▶ _TEXTE FOURNI_
○ ○ ○ ○ ○
& les Chroniques
Express
Betsch
"La Traversée"

"La Traversée"
DATES | Sorti le 24 avril 2020 | Publié le vendredi 6 novembre 2020
ET ALORS | Est-ce qu’on peut être ému, sincèrement, par les histoires que raconte un autre ? Est-ce qu’on peut être touché, profondément, par des mots, comme lorsqu'ado nous écoutions dans l'obscurité "Pornography" de The Cure, "A New Form of Beauty" de Virgin Prunes ou "Low Life" de New Order ? Bertrand Betsch nous démontre avec son nouvel album, "La Traversée", que cette possibilité de transmission perdure, quel que soit notre âge, quelle que soit notre vie, que l'artiste peut à partir de quelques mots, à partir d’une "simple" chanson entrer en résonance avec nous et notre propre histoire. "On n’est pas toujours gentil, on est parfois mauvais garçon" ("À la Nage"), "C’est un regard c’est un baiser, à la dérobée, c’est presque rien, mais ça fait du bien", ("À la dérobée"), "À la fin, il y a toujours un matin, à la fin ce qu’on est, on le devient" ("À la fin") ou encore "Et même si l’on meurt, après bien des malheurs, on aura eu du bonheur" ("Le Bonheur"). Comme La Variété en son temps, Erik Arnaud, Mendelson ou Daniel Darc, comme tous ces poètes sagement tapis dans l’ombre de Dominique A, Bertrand Betsch sublime la mélancolie, la tristesse… la vie.
○ ○ ○ ○ ○
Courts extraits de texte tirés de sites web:
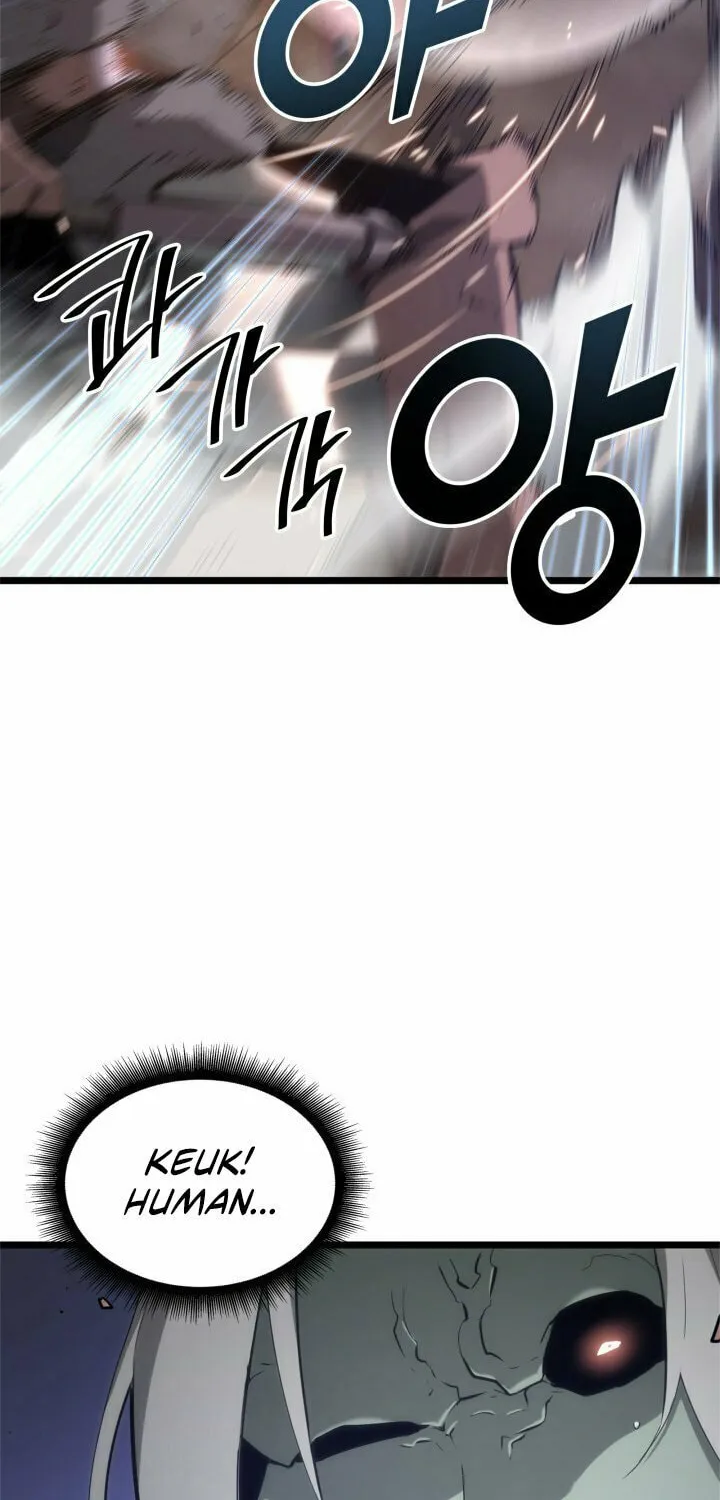 Return of the SSS-Class Ranker Chapter 9 page 45 - 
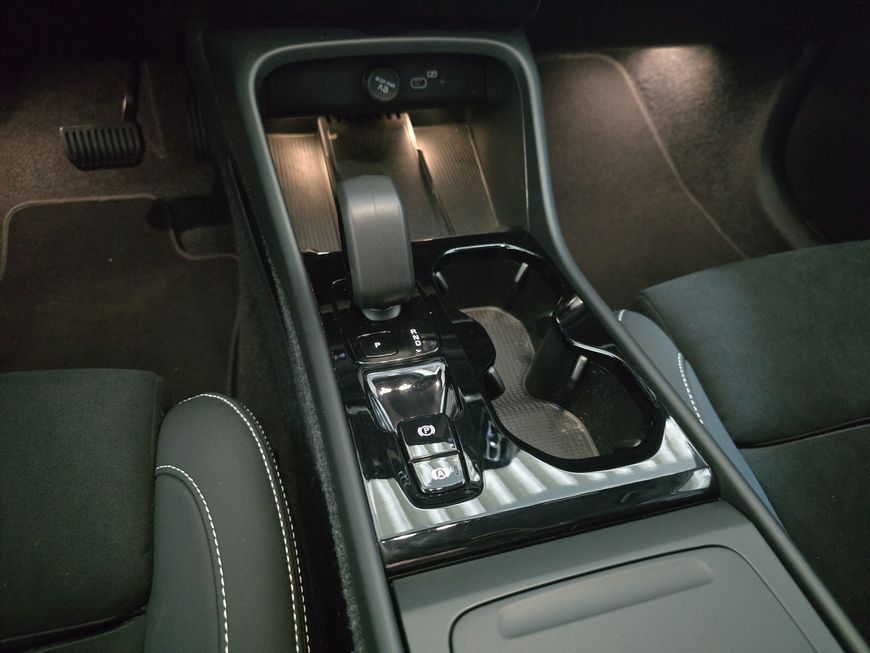 Volvo XC40 – Bild 19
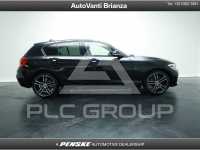 2019 BMW 120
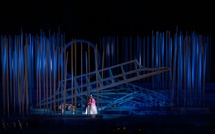 Madama Butterfly : une soirée d'émotions sous les étoiles de Châteauvallon. 26 juin 2026 – 21 h 00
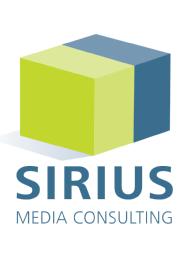 Imagen de SIRIUS MEDIA CONSULTING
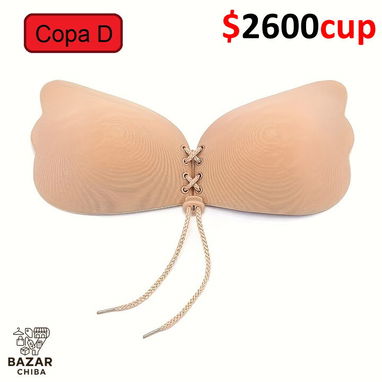Pezonera de Silicona Reutilizable 1 par Varios modelos y colores $500cup - 2/3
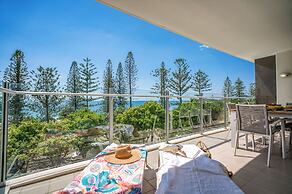 Sea Pearl Resort Mooloolaba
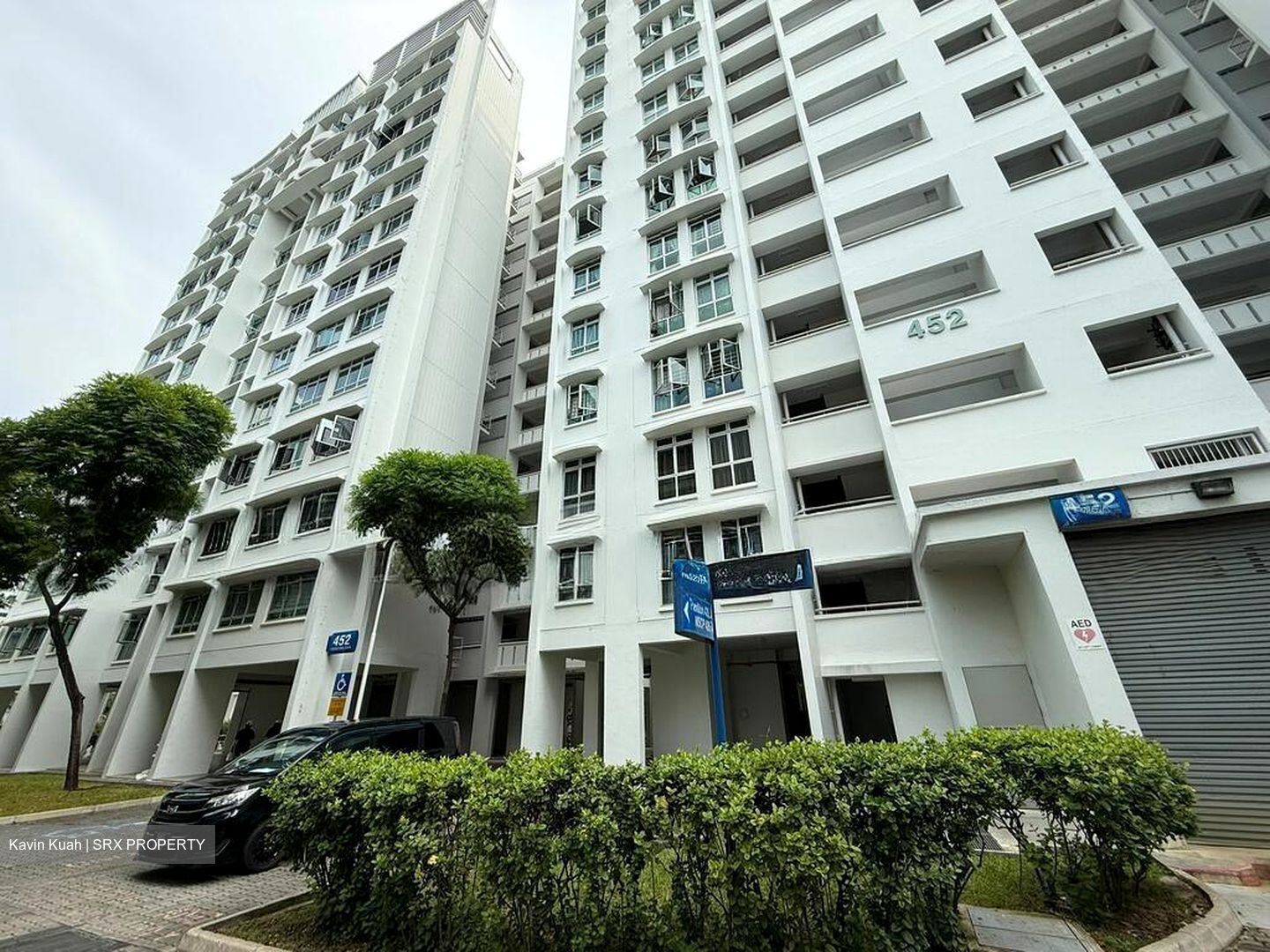 Blk 452 Jade Spring @ Yishun (Yishun), HDB 3 Rooms #498618031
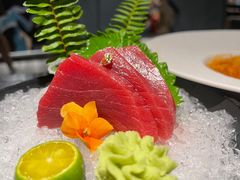 蓝鳍金枪鱼-花见无国界料理(科林楼店)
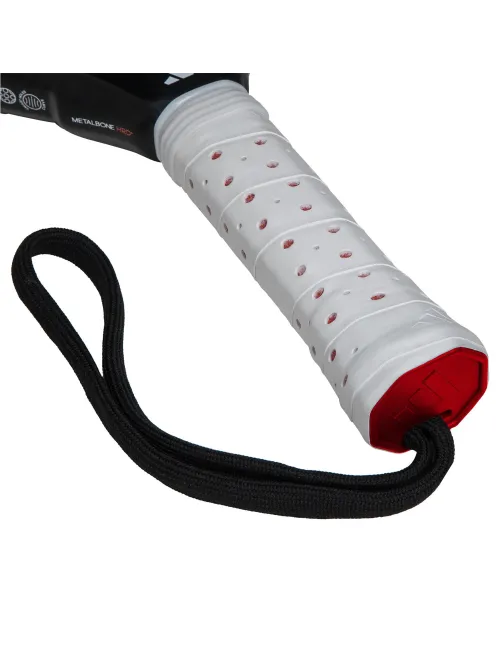 ADIDAS RACKET METALBONE HRD+ 3.4 AR1AA1U22 | Ofertas de padel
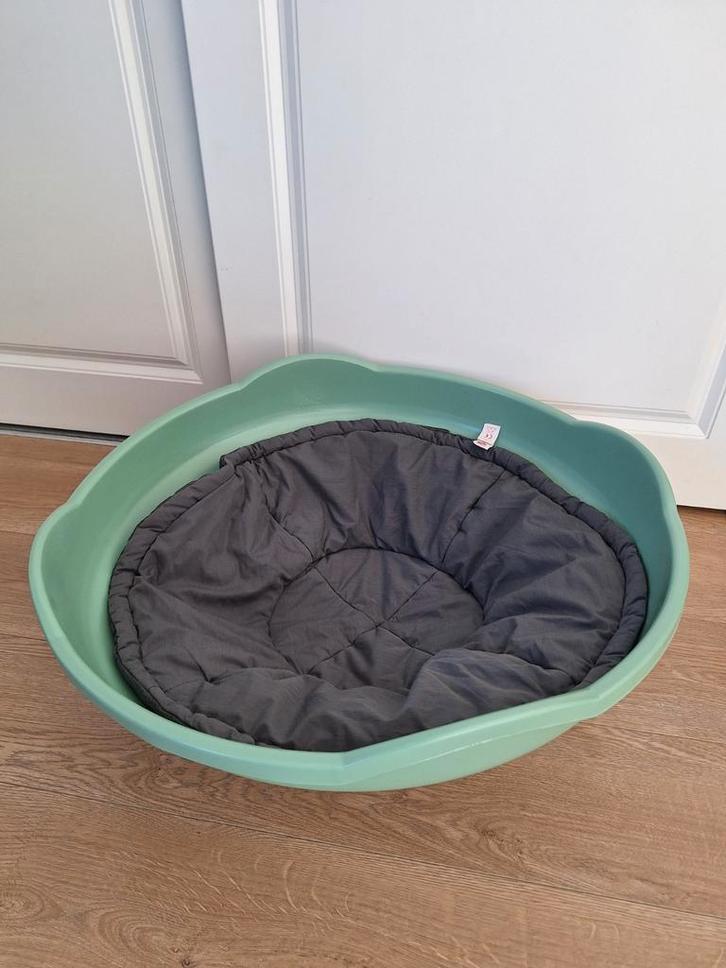 Gonge wiebeltol Mini Nordic - incl. kussen - Sensorisch, Kinderen en Baby's, Overige Kinderen en Baby's, Ophalen of Verzenden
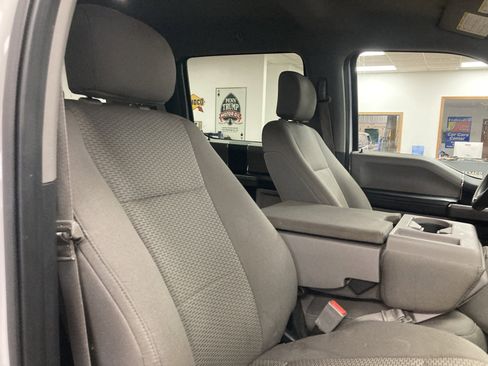 Used 2019 Ford F250 XLT image 21
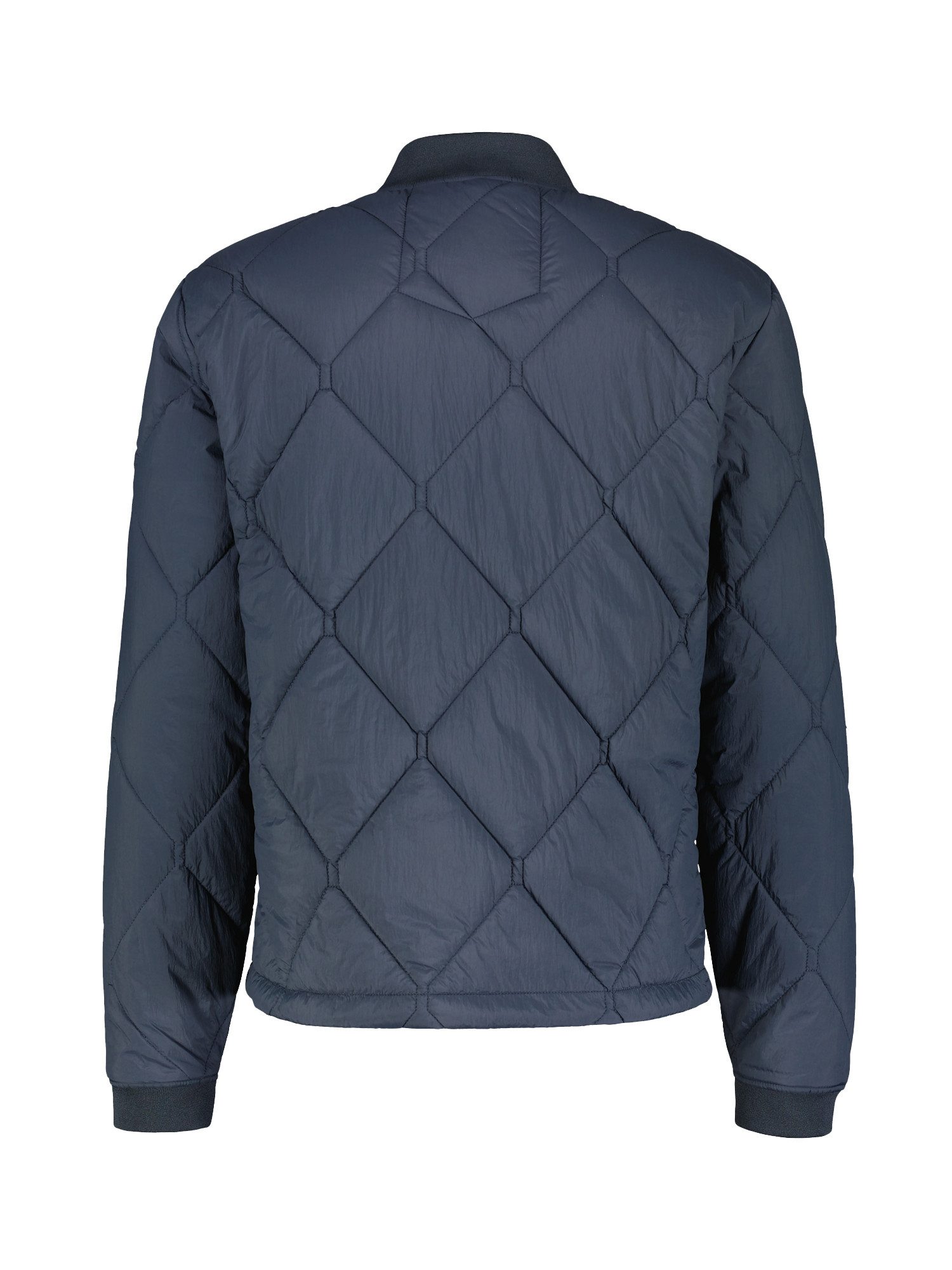 Lerros Gewatteerde jas LERROS modieuze gewatteerde blouson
○ ○ ○ ○ ○
▶ _CONSIGNE_
Recopie mot pour mot l'intégralité de la critique de l'album « La Traversée ».

▶ _RÉPONSE RÉDIGÉE_
& les Chroniques
Express
Betsch
"La Traversée"

"La Traversée"
DATES | Sorti le 24 avril 2020 | Publié le vendredi 6 novembre 2020
ET ALORS | Est-ce qu’on peut être ému, sincèrement, par les histoires que raconte un autre ? Est-ce qu’on peut être touché, profondément, par des mots, comme lorsqu'ado nous écoutions dans l'obscurité "Pornography" de The Cure, "A New Form of Beauty" de Virgin Prunes ou "Low Life" de New Order ? Bertrand Betsch nous démontre avec son nouvel album, "La Traversée", que cette possibilité de transmission perdure, quel que soit notre âge, quelle que soit notre vie, que l'artiste peut à partir de quelques mots, à partir d’une "simple" chanson entrer en résonance avec nous et notre propre histoire. "On n’est pas toujours gentil, on est parfois mauvais garçon" ("À la Nage"), "C’est un regard c’est un baiser, à la dérobée, c’est presque rien, mais ça fait du bien", ("À la dérobée"), "À la fin, il y a toujours un matin, à la fin ce qu’on est, on le devient" ("À la fin") ou encore "Et même si l’on meurt, après bien des malheurs, on aura eu du bonheur" ("Le Bonheur"). Comme La Variété en son temps, Erik Arnaud, Mendelson ou Daniel Darc, comme tous ces poètes sagement tapis dans l’ombre de Dominique A, Bertrand Betsch sublime la mélancolie, la tristesse… la vie.